-- Problem to solve --
Would you transcribe the listing that follows, character for character, and omit its images?

-- Data excerpts --
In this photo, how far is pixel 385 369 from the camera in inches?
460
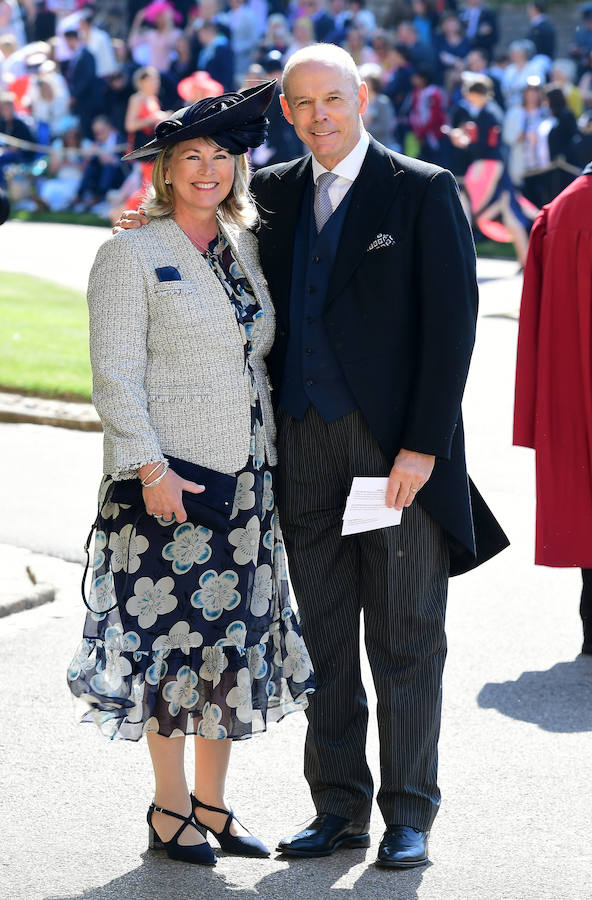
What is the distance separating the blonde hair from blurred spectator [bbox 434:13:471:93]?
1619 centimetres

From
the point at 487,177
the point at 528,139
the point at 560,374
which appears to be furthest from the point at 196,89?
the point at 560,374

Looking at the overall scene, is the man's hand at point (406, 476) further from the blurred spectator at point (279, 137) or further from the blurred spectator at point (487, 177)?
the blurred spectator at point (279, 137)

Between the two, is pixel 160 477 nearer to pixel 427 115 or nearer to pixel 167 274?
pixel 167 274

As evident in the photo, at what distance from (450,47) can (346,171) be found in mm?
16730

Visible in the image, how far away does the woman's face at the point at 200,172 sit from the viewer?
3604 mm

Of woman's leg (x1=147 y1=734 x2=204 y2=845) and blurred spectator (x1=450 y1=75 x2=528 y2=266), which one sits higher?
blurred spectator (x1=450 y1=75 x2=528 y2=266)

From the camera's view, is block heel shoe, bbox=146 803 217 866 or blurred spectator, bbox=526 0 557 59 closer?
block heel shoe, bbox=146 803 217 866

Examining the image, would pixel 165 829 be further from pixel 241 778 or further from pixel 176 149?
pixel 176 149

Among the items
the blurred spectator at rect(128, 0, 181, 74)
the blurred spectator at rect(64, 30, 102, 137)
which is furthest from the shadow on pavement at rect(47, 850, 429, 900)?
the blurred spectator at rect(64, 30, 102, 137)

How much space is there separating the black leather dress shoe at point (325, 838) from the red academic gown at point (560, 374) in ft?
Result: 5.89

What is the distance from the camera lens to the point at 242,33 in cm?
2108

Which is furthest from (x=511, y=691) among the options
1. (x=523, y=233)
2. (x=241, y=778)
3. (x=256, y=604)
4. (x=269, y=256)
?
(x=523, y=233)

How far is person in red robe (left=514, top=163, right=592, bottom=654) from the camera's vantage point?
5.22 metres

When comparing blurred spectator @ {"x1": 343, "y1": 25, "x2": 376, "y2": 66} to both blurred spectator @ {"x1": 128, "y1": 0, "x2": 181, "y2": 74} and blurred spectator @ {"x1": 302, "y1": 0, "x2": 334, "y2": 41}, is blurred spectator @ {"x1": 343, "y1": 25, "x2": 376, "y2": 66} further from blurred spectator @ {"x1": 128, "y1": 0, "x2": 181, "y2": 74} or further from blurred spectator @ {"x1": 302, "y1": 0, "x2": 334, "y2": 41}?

-- Response --
In this photo, how far is pixel 385 369 from the camera in inches?
460
What is the distance separating the blonde hair from blurred spectator [bbox 434:13:471:93]?
1619 centimetres

From
the point at 487,177
the point at 528,139
the point at 560,374
which appears to be furthest from the point at 196,89?
the point at 560,374

Looking at the overall scene, is the man's hand at point (406, 476) further from the blurred spectator at point (279, 137) or further from the blurred spectator at point (487, 177)?
the blurred spectator at point (279, 137)

Between the two, is pixel 160 477 nearer to pixel 427 115 or nearer to pixel 167 274?
pixel 167 274

As evident in the photo, at what distance from (450,47) can (346,171) be found in mm?
16730

Visible in the image, how far away does the woman's face at the point at 200,172 sit from the viewer?
3604 mm

Of woman's leg (x1=147 y1=734 x2=204 y2=845) and blurred spectator (x1=450 y1=75 x2=528 y2=266), which one sits higher?
blurred spectator (x1=450 y1=75 x2=528 y2=266)

From the camera's view, is block heel shoe, bbox=146 803 217 866 or blurred spectator, bbox=526 0 557 59 closer?
block heel shoe, bbox=146 803 217 866

Examining the image, would pixel 165 829 be further from pixel 241 778 or further from pixel 176 149?
pixel 176 149

Among the items
the blurred spectator at rect(128, 0, 181, 74)
the blurred spectator at rect(64, 30, 102, 137)
which is furthest from the shadow on pavement at rect(47, 850, 429, 900)?
the blurred spectator at rect(64, 30, 102, 137)

How much space is there separating the black leather dress shoe at point (325, 838) from the red academic gown at point (560, 374) in ft?
Result: 5.89

What is the distance from the camera lens to the point at 242,33 in cm?
2108

Which is furthest from (x=511, y=691) among the options
1. (x=523, y=233)
2. (x=241, y=778)
3. (x=256, y=604)
4. (x=269, y=256)
?
(x=523, y=233)

How far is person in red robe (left=514, top=163, right=592, bottom=654) from the camera's vantage point?
5.22 metres

When comparing blurred spectator @ {"x1": 343, "y1": 25, "x2": 376, "y2": 66} to both blurred spectator @ {"x1": 128, "y1": 0, "x2": 181, "y2": 74} and blurred spectator @ {"x1": 302, "y1": 0, "x2": 334, "y2": 41}, is blurred spectator @ {"x1": 343, "y1": 25, "x2": 376, "y2": 66} further from blurred spectator @ {"x1": 128, "y1": 0, "x2": 181, "y2": 74} or further from blurred spectator @ {"x1": 302, "y1": 0, "x2": 334, "y2": 41}?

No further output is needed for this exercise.